Mr García Jurado said: ‘We had hope for a year and then in December 2021 he relapsed again.
‘He underwent palliative surgery in March 2022 to remove the tumor, again, and it was successful.
‘After that, in January 2023, he underwent experimental Gamma Knife surgery, a type of radiation therapy treatment.
“This is the first time that something like this has been done to a four-year-old child to stop or delay growth for any length of time.”
Unfortunately, in June 2023, an MRI revealed that the tumor is continuing to grow.
Mr. García Jurado said there are no more treatment options for Lucas and that his goal is to give him the best life possible.
Sadly, in June 2023, an MRI revealed that the tumor was still growing. But now his parents are focused on giving Lucas a “normal life.”
He said: ‘There are no more options for him, how many times can they open his head and operate?
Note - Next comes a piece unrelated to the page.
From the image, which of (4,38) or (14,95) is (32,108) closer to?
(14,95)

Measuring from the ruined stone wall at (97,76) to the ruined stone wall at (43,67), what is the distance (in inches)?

‘In his entire journey the most important thing is to keep him alive but the side effects are really hard.
‘Lucas is blind in his right eye and deaf in his left ear.
“It’s a miracle that he was able to go to school. He has a great sense of humor, it’s amazing.”
“You wouldn’t believe what he’s been through.”
The father fears that the tumor is simply a “ticking time bomb” and that Lucas only has one year to live.
But she is learning to “live with uncertainty” and focusing on “enjoying the moment” and giving Lucas a “normal life.”
Catherine Fraher, director of services and digital health at The Brain Tumour Charity, said: ‘We are really grateful to everyone who shares their often heartbreaking story to raise awareness of brain tumours.
We know that each family faces the diagnosis of a brain tumor and its consequences in their own way.
“That’s why The Brain Tumour Charity offers support to anyone who needs it. It’s so important that they know they’re not alone.”